# [How-To] Use DevExpress Skins



## SamuraiTheVapor (23/6/15)

What is DevExpress? 
_"DevExpress is a company that builds software development tools based on Visual Studio, they have created extensions (plugins) that are used inside Visual Studio to create your applications faster. They have created number of different tools.

They have created ASP.NET UI controls that you can use your application to enhance UI. For example, creating data grid with drag and drop is very challenging and difficult in JavaScript, but you can use their control with very little programming. They do charge per developer fee for their software. However, you can create and distribute unlimited applications made with those tools."_

This tutorial is simple to show you how to get started using DevExpress Windows Forms Skins.

You will need:
Visual Studio OR Visual C# OR Visual Basic (I'm using C#, however, it's not much different, so just use a online conversion tool, or ask)
DevExpress - Get a trial here - or if you want a cracked version, please PM me.

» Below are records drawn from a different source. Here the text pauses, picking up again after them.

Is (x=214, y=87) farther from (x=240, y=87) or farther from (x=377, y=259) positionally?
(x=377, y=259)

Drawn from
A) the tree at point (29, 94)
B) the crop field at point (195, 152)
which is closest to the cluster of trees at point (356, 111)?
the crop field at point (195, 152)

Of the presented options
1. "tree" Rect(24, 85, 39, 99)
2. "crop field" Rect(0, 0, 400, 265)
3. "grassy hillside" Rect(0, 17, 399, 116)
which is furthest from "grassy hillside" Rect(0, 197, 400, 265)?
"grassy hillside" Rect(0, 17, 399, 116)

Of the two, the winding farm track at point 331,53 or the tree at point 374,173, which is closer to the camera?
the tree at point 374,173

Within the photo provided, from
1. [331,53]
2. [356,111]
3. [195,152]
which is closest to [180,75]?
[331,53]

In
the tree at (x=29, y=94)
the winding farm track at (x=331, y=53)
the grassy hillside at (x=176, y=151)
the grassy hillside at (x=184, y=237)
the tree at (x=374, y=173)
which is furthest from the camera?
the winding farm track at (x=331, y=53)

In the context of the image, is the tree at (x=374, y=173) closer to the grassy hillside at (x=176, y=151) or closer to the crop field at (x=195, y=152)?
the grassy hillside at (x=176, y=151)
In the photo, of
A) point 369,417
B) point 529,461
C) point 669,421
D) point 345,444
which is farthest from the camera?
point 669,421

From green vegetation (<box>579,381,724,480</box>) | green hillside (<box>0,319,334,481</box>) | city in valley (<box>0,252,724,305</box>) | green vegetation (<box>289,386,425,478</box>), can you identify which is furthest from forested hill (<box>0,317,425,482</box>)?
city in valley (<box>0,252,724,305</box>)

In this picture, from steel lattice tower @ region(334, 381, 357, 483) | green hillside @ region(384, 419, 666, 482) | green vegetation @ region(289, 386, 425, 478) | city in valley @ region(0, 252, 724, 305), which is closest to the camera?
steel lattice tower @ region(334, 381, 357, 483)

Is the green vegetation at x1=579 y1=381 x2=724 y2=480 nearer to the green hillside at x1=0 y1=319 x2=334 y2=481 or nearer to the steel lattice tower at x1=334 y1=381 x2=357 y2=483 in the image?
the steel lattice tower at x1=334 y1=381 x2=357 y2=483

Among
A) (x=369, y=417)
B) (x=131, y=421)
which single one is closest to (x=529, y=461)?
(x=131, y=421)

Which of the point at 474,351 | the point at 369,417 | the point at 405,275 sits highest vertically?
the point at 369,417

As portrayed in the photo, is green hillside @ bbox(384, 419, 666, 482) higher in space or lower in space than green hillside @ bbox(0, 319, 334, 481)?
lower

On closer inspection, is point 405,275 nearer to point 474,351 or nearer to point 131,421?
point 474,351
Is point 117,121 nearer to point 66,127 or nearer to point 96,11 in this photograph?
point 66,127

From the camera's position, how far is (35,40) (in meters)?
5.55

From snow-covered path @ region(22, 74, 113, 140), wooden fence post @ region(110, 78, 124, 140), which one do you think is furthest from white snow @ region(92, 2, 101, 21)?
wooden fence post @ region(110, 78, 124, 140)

1. Download and install DevExpress. This should be very simple to do, if you're new and downloading the trial from their page, get the one stating "Visual Studio Controls".

2. Create a new Windows Form Project:



Spoiler: Spoiler












3. In the solution explorer, right click on "References" and choose "Add Reference":


Spoiler: Spoiler











4. Navigate to the .NET tab and sort by name. Then you will want to choose the following DLLs (control click to select multiple at a time):
DevExpress.BonusSkins
DevExpress.Data
DevExpress.OfficeSkins
DevExpress.Utils
DevExpress.XtraEditors (not shown in image)



Spoiler: Spoiler











5. On the form, hit F7 to load the code behind onto your screen



Spoiler: Spoiler











6. Now in this step, you will be inheriting the DevExpress form, enabling skins, and registering them for use. You will change the following:
A. Where it says Form1 after the colon, change it to the following:


```
DevExpress.XtraEditors.XtraForm
```

B. In the constructor (public Form1), enable the skin by adding the following:


```
DevExpress.Skins.SkinManager.EnableFormSkins();
```

C. Also in the constructor, register the bonus skins and office skins (or one of them that you wish to only use):


```
DevExpress.UserSkins.BonusSkins.Register();
DevExpress.UserSkins.OfficeSkins.Register();
```



Spoiler: Spoiler











7. Navigate back to the design tab.

8. View the Form1's properties by:
Right clicking the form > Properties
or
Clicking the form and selecting the Properties tab

9. Find the option "LookAndFeel" and expand it.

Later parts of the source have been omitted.